Joe, you transport that allegation of pseudoscience from the 60‘s to the modern time. Historians who quote these allegations are neither puting new statements nor can they be regarded as „modern anthropology“, that’s another misinterpretation/falsification. This is basic source analysis: there is primary and secondary literature. You basically imported that hot-debate of the 1960‘s (primary literature) to our time by citing modern authors (secondary literature) who do not share these attacks. They just summarised the past dispute by providing an author‘s own thinking based on primary sources ... making analytic or evaluative claims about them (see WP:SECONDARY). And, of course, a book review too can be an opinion, summary or scholarly review! But, please, cite it properly without self-interpretation. As for Collopy, one can clearly see it’s neutral manner: no siding, just simple descriptions of what happened in the 1960‘s without any form of judgmental formulations (-> rem. the use of “...“).

I am quite confident I might find 3rd opinions who see it. Spickard, as a non-specialist modern representative, is standing alone with his pseudoscience claim so far. The dispute is basically: Social Sciences VS. Biology, nothing changed since 70 years. If you don’t mind I‘d like to ask for a 3rd opinion assistance. WP:SYNTH I think reflects my points best.

Exceptional claims, such as pseudoscience allegations, require exceptional sources, hence also WP:EXCEPTIONAL applies here, since Paul Spickard is the only modern and living person citing Coon as a pseudoscientist. The rest of the sources you have provided for your position, as I said, make no such allegations. No academic review came to such a conclusion. The conclusion to which you came is solely based on self-declared a priori knowledge.

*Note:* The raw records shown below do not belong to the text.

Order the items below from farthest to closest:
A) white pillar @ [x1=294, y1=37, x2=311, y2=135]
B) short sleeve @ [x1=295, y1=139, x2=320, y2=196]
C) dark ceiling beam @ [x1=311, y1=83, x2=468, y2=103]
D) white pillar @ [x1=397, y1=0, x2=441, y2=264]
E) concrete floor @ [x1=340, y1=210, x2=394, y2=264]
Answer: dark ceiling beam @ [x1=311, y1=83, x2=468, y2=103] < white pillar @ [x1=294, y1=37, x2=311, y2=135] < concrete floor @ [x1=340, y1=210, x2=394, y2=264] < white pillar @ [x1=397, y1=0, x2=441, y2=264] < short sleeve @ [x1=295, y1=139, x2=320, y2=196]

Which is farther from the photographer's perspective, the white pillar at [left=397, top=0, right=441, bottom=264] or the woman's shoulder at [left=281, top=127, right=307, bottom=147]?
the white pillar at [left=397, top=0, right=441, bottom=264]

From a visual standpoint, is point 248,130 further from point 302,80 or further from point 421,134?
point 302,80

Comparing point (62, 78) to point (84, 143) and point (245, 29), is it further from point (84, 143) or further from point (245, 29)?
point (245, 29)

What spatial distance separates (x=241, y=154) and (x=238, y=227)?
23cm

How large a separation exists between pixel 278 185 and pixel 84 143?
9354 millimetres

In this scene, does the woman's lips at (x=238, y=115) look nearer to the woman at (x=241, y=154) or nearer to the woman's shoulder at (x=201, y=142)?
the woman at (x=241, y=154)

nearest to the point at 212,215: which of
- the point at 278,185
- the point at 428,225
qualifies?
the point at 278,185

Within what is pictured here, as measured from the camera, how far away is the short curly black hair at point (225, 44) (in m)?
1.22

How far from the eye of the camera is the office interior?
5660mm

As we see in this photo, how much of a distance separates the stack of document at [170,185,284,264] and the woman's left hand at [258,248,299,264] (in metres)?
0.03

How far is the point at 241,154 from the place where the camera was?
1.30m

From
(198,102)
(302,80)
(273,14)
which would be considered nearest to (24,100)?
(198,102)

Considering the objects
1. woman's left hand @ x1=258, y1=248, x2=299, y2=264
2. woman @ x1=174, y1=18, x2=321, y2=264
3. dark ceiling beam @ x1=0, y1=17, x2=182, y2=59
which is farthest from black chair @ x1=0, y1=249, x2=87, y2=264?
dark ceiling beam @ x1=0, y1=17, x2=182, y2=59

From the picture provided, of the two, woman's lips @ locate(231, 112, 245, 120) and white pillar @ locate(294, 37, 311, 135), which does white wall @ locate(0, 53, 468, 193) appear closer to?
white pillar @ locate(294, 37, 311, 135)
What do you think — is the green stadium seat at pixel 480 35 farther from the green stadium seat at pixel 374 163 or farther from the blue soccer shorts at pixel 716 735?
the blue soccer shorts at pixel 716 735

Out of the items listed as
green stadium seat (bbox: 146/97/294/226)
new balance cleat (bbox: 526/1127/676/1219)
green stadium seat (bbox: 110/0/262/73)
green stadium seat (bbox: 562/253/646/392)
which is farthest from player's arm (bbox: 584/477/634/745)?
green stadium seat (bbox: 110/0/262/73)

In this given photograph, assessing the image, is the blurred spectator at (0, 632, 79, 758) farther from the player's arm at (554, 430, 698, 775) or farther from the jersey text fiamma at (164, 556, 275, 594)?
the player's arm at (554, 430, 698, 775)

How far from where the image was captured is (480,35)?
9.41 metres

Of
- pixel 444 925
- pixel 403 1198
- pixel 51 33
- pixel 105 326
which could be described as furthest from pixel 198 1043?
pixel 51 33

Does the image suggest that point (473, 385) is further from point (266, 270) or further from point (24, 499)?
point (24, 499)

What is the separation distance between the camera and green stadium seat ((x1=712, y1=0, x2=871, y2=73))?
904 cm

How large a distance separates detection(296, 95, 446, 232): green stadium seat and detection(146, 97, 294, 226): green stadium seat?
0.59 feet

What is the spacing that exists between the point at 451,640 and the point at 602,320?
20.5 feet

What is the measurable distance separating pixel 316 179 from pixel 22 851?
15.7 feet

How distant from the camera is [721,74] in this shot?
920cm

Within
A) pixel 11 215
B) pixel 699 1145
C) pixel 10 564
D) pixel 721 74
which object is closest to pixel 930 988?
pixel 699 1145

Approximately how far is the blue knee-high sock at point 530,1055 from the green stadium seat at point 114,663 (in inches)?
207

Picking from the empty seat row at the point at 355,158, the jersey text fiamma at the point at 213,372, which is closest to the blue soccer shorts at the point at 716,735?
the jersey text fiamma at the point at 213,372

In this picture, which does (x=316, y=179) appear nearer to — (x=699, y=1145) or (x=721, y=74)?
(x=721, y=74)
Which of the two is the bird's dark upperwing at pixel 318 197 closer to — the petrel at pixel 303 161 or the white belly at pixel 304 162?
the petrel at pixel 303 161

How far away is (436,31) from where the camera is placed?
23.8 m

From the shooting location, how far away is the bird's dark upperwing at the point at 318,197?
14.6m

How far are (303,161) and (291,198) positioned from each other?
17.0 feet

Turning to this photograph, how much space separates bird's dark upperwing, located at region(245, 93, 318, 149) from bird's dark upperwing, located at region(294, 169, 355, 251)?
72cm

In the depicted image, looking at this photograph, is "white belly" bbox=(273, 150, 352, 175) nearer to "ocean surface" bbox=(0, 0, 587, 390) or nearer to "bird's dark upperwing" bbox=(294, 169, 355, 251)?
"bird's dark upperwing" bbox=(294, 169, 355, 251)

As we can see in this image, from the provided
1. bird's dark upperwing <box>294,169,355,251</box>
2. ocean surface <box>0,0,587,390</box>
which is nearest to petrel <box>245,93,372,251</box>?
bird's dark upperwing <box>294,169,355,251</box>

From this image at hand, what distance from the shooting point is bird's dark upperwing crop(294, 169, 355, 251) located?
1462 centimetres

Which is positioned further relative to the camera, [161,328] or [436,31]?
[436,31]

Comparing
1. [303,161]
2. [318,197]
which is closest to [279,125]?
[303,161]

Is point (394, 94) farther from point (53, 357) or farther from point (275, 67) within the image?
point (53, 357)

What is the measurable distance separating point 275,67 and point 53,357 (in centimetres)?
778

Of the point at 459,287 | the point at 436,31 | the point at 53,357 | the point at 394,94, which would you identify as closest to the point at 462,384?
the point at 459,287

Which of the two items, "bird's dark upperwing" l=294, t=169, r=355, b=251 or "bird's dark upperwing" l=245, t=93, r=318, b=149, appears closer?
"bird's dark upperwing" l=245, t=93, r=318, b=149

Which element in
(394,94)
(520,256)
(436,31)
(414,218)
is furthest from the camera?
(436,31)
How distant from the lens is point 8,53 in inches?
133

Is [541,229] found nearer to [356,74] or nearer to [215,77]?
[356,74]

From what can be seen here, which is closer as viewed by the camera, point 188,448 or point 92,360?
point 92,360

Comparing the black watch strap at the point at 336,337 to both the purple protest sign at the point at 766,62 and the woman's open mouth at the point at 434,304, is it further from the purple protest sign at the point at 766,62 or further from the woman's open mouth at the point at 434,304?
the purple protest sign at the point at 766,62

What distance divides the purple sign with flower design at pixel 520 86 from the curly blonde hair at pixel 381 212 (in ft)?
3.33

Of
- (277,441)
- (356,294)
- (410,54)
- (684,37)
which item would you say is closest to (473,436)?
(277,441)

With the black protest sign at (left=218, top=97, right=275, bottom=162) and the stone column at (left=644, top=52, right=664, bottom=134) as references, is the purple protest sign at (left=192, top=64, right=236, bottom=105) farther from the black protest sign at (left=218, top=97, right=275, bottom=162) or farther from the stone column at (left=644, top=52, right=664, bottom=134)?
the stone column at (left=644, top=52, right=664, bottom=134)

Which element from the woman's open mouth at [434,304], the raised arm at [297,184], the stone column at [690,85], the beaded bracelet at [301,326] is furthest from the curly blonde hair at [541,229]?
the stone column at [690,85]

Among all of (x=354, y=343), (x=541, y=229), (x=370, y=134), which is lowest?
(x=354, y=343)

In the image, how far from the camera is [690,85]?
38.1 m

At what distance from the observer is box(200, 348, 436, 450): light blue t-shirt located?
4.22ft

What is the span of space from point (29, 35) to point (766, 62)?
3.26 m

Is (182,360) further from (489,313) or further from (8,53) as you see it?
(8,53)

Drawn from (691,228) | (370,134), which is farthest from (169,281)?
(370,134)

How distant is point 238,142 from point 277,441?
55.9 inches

Important: as long as Paul Spickard has no degree in anthropology or comparable sciences, his allegation can only be regarded as belonging to a non-specialist view relying heavily on rumors [of past decades] and personal opinion. Such views cannot be used for citing contentious claims about third parties, which includes claims against .. , persons living or dead (see: WP:QUESTIONABLE). I hope you understand my motivation, and I want to give you time to insert inline citations (as per WP:BURDEN). Cheers. —FalseRemover (talk) 08:52, 29 October 2020 (UTC)[reply]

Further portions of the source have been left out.